Record set =>
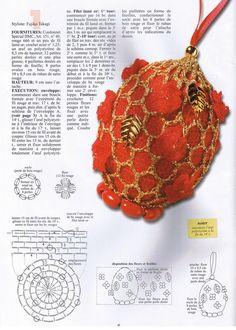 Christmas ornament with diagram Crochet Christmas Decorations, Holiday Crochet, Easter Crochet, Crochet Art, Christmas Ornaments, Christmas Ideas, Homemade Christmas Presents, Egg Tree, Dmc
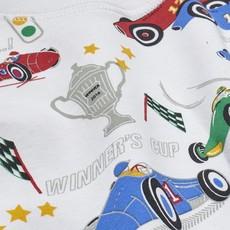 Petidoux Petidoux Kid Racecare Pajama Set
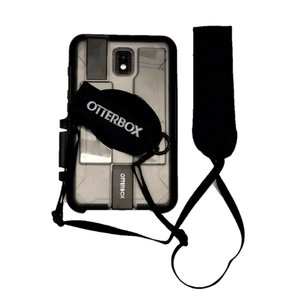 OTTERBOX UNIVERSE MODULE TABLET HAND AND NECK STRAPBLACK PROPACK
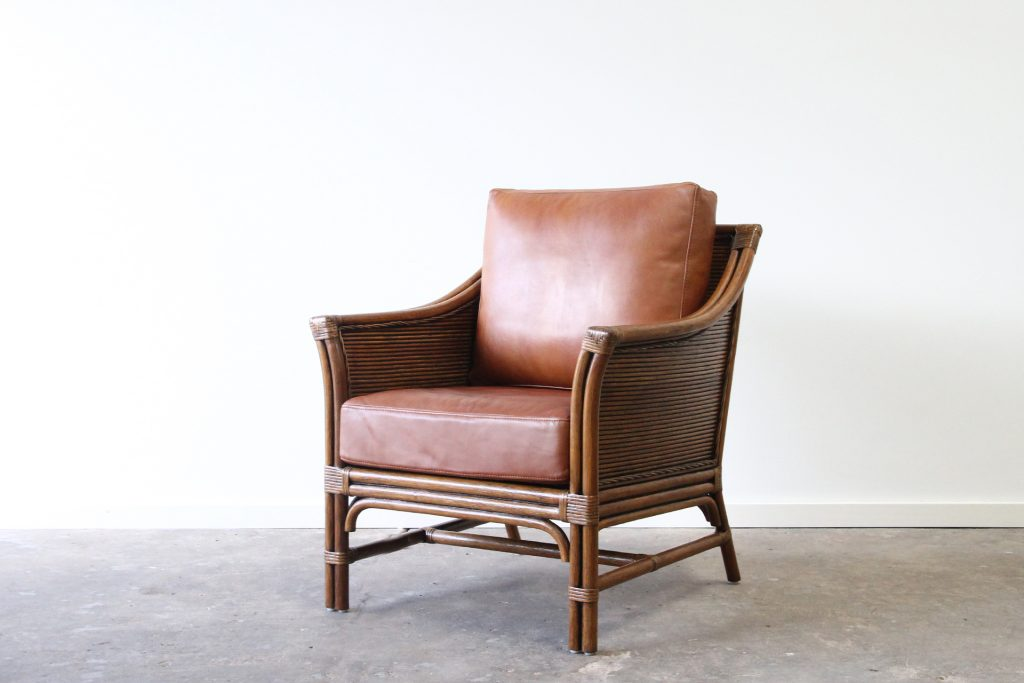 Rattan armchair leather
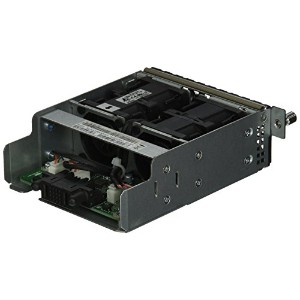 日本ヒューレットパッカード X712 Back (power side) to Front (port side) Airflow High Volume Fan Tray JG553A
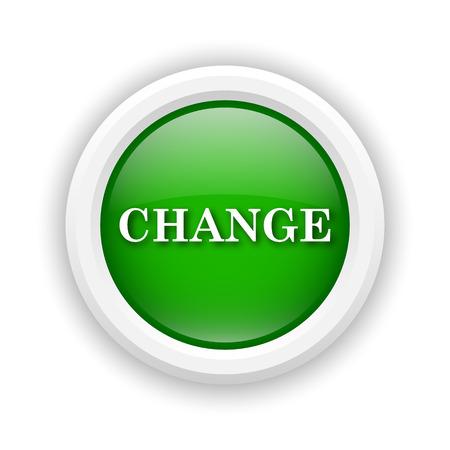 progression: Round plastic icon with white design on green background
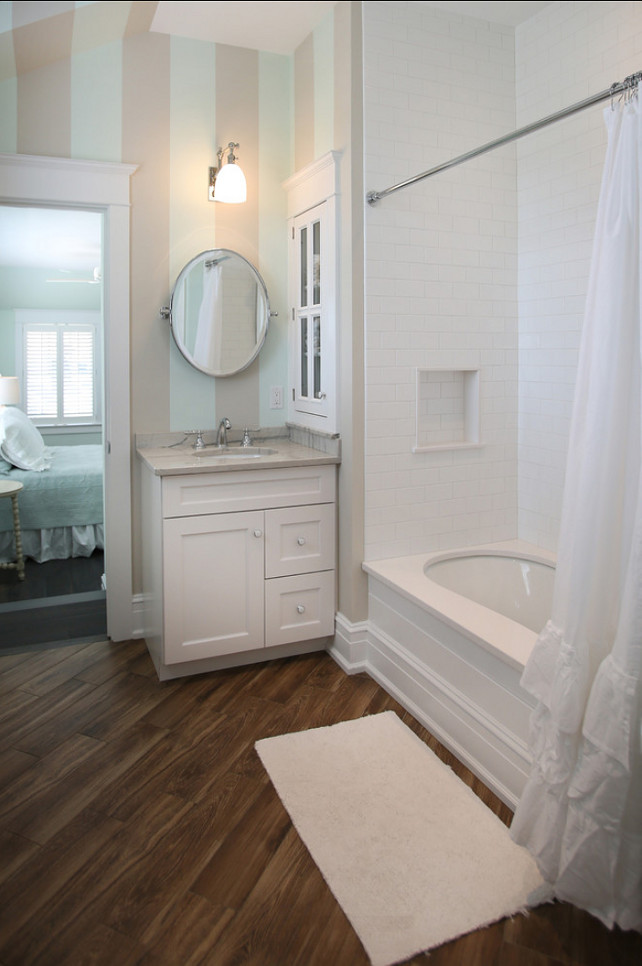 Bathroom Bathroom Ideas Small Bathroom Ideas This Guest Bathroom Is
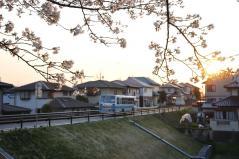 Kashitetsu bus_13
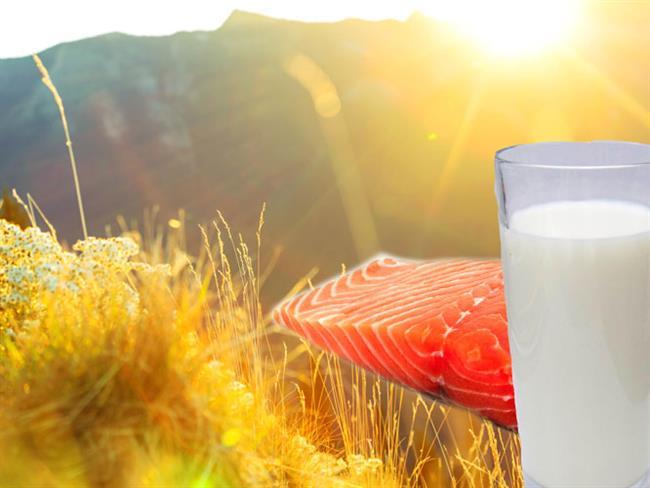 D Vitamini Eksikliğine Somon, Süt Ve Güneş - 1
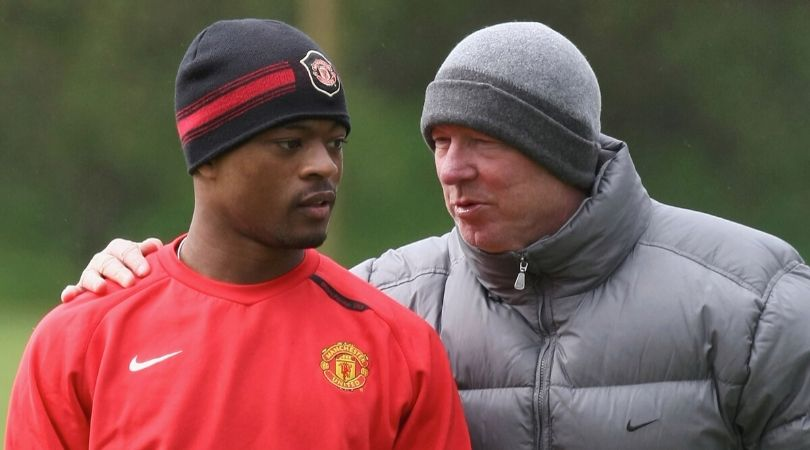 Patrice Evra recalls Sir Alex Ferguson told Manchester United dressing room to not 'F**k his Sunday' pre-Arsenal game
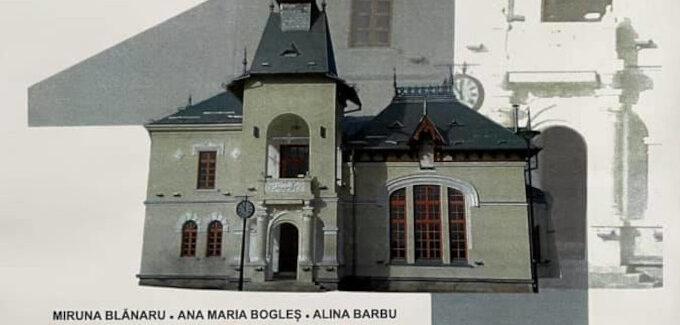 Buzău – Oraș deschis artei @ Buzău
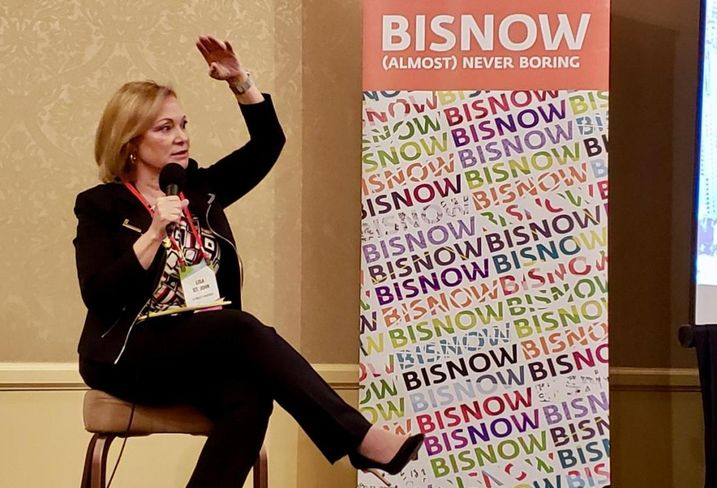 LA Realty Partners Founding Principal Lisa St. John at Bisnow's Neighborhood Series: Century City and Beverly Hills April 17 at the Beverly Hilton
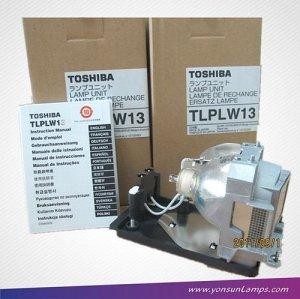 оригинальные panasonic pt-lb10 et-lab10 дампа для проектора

==

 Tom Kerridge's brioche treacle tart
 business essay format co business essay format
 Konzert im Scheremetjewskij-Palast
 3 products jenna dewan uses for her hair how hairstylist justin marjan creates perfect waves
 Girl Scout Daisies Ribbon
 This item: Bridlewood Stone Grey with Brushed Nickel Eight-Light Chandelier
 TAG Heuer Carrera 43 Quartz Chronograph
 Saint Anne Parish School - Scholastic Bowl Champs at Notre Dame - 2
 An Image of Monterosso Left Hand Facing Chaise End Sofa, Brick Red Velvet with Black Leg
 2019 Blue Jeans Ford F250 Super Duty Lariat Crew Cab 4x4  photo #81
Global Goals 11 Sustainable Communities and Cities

...

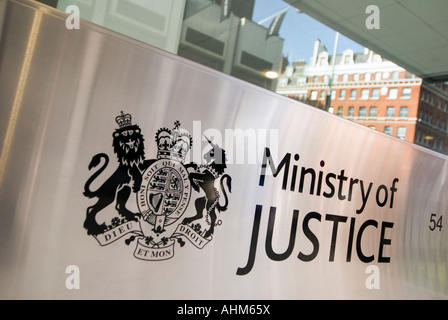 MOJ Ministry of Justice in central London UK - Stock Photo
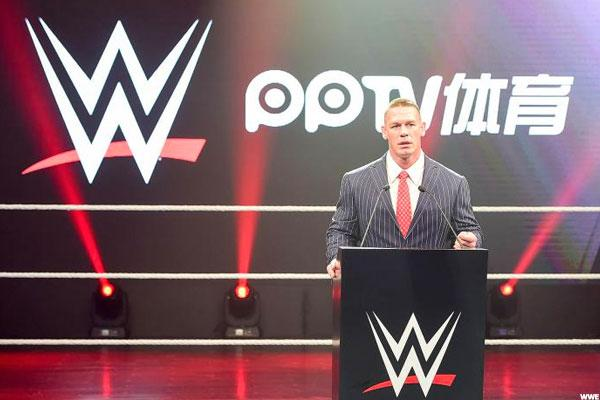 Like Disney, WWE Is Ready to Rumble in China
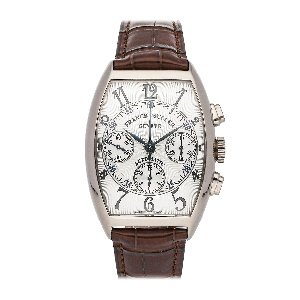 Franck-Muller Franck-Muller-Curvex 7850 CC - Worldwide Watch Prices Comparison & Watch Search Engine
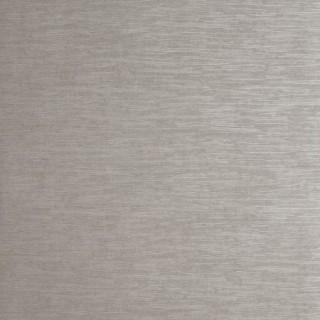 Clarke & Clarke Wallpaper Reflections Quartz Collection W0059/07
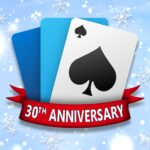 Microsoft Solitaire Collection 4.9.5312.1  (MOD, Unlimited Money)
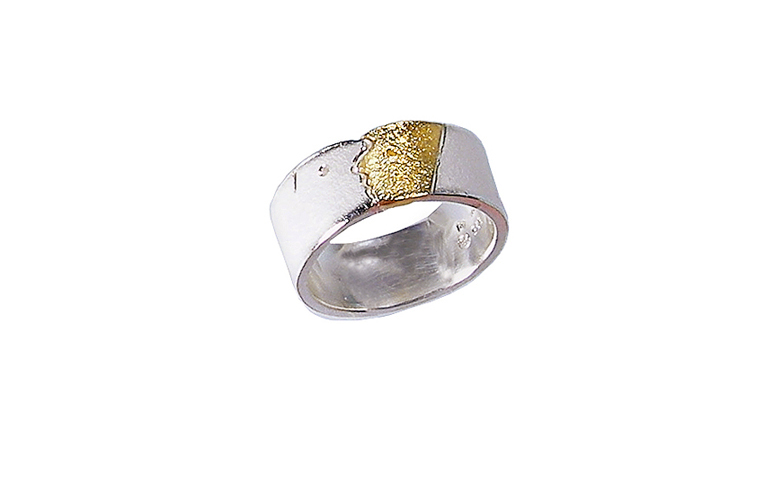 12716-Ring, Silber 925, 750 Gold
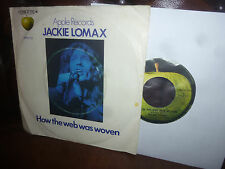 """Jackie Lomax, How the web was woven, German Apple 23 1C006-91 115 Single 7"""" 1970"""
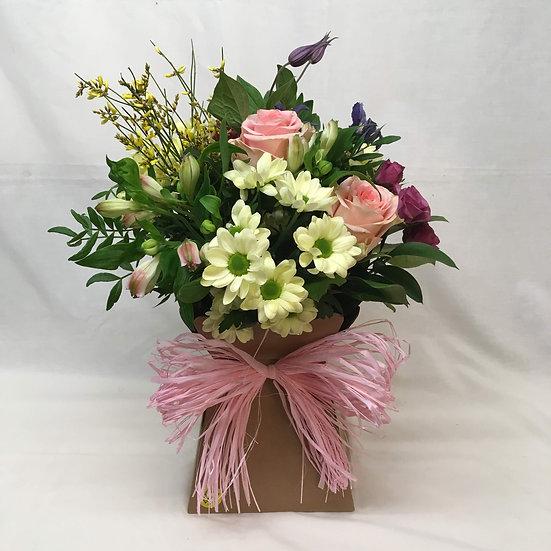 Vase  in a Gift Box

Your goal => What to print is the stretch of entries from the line with "Christmas ornament with" up to and including the line with "Buzău – Oraș deschis artei @ Buzău". Please print it exactly and leave out the pictures.

Task response =>
 Christmas ornament with diagram Crochet Christmas Decorations, Holiday Crochet, Easter Crochet, Crochet Art, Christmas Ornaments, Christmas Ideas, Homemade Christmas Presents, Egg Tree, Dmc
 Petidoux Petidoux Kid Racecare Pajama Set
 OTTERBOX UNIVERSE MODULE TABLET HAND AND NECK STRAPBLACK PROPACK
 Rattan armchair leather
 日本ヒューレットパッカード X712 Back (power side) to Front (port side) Airflow High Volume Fan Tray JG553A
 progression: Round plastic icon with white design on green background
 Bathroom Bathroom Ideas Small Bathroom Ideas This Guest Bathroom Is
 Kashitetsu bus_13
 D Vitamini Eksikliğine Somon, Süt Ve Güneş - 1
 Patrice Evra recalls Sir Alex Ferguson told Manchester United dressing room to not 'F**k his Sunday' pre-Arsenal game
 Buzău – Oraș deschis artei @ Buzău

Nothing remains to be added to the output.